▶ [Record set]:
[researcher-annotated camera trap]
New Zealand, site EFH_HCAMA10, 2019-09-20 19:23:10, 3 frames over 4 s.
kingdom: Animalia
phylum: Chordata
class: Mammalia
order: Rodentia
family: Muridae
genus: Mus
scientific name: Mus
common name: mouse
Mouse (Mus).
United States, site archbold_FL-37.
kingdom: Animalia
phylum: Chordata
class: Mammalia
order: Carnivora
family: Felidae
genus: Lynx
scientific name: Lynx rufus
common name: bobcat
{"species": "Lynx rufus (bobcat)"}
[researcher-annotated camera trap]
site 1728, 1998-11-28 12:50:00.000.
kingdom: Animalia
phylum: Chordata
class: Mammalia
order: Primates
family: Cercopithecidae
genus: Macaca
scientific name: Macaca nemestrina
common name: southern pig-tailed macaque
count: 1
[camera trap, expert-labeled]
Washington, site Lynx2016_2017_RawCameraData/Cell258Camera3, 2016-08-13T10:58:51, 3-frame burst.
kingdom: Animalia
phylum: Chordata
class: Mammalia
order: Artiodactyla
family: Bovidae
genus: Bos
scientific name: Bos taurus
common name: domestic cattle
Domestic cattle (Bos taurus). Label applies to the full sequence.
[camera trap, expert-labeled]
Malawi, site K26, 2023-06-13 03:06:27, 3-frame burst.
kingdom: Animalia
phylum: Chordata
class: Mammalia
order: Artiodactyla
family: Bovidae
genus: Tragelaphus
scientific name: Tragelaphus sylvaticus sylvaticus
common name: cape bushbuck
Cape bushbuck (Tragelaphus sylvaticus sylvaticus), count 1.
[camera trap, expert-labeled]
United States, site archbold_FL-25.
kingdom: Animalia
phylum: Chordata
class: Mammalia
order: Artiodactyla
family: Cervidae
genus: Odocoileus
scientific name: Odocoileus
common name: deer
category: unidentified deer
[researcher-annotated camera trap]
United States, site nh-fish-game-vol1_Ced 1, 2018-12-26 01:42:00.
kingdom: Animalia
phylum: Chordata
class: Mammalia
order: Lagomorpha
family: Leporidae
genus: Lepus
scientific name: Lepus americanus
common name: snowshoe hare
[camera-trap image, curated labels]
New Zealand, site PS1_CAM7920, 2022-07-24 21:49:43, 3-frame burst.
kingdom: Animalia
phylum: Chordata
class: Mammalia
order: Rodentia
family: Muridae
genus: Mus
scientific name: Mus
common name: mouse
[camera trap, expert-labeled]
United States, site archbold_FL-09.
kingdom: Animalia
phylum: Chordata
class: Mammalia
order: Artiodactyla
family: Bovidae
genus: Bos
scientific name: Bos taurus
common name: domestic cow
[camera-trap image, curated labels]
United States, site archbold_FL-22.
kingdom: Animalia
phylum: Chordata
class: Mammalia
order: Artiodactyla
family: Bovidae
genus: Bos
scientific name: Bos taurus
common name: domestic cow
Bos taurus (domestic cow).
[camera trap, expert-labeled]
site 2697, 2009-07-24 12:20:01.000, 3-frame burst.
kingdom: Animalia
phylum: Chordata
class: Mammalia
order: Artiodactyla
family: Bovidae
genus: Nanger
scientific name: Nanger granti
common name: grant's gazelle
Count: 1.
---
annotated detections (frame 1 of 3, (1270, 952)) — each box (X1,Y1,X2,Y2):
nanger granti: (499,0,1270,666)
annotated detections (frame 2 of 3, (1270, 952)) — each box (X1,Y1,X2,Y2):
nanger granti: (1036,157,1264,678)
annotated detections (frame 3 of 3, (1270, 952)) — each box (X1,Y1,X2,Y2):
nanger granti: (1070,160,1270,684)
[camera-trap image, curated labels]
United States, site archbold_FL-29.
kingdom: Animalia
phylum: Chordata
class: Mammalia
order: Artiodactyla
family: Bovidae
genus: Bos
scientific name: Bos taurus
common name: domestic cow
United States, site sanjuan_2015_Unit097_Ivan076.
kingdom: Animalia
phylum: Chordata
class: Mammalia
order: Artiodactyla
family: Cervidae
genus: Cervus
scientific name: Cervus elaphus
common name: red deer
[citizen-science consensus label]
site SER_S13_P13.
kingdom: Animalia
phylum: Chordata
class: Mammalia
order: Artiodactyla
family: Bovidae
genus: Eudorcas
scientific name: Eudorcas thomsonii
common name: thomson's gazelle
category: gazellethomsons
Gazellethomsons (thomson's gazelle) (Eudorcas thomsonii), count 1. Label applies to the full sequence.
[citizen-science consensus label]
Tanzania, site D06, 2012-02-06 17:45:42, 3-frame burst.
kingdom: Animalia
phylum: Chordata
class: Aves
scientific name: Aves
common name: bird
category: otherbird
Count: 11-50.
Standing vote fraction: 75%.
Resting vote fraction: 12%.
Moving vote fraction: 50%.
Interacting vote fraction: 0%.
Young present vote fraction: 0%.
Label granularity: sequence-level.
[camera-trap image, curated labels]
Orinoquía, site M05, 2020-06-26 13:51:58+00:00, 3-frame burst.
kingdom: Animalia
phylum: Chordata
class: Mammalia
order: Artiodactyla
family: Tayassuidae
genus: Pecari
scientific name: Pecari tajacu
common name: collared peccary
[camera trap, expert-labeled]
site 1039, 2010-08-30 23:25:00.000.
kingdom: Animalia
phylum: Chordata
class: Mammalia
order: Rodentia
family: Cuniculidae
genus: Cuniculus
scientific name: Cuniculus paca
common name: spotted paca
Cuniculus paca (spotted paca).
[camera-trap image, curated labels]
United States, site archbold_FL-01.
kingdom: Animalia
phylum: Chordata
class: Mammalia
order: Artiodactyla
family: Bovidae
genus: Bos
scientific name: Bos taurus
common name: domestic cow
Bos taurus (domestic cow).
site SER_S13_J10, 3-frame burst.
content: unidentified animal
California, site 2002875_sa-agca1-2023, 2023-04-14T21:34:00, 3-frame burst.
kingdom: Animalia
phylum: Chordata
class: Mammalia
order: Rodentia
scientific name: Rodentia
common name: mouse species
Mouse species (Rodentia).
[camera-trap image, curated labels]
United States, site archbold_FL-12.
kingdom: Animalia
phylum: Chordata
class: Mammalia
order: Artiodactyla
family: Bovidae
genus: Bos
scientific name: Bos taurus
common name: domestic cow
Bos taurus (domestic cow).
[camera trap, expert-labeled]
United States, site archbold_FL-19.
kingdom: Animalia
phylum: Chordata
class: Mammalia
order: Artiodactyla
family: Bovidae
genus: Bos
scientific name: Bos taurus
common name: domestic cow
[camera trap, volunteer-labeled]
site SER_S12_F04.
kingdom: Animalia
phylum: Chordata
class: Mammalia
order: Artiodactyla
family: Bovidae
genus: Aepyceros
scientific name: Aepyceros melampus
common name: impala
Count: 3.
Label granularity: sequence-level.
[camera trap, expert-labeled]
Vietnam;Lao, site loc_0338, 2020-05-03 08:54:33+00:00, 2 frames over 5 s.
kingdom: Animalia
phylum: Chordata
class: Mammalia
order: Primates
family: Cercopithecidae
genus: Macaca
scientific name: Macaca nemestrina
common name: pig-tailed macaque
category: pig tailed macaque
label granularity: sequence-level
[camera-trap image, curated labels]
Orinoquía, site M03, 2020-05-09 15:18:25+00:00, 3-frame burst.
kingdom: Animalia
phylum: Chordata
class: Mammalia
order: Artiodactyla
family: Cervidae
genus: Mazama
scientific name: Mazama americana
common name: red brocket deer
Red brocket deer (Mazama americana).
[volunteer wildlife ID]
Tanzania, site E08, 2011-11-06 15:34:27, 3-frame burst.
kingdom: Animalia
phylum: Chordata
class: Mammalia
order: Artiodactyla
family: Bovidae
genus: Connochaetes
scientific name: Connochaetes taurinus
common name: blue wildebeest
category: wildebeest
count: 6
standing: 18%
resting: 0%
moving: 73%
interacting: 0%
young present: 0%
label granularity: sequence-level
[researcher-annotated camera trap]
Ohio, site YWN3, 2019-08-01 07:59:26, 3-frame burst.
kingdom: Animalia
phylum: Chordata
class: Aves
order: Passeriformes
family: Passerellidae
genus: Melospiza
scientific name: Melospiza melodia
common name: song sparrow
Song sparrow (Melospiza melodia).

▶ [Task details]:
From the records above, reproduce exactly the lines from the one with "standing: 18%" to the one with "family: Passerellidae", both included, and no others.

▶ [Exercise result]:
standing: 18%
resting: 0%
moving: 73%
interacting: 0%
young present: 0%
label granularity: sequence-level
[researcher-annotated camera trap]
Ohio, site YWN3, 2019-08-01 07:59:26, 3-frame burst.
kingdom: Animalia
phylum: Chordata
class: Aves
order: Passeriformes
family: Passerellidae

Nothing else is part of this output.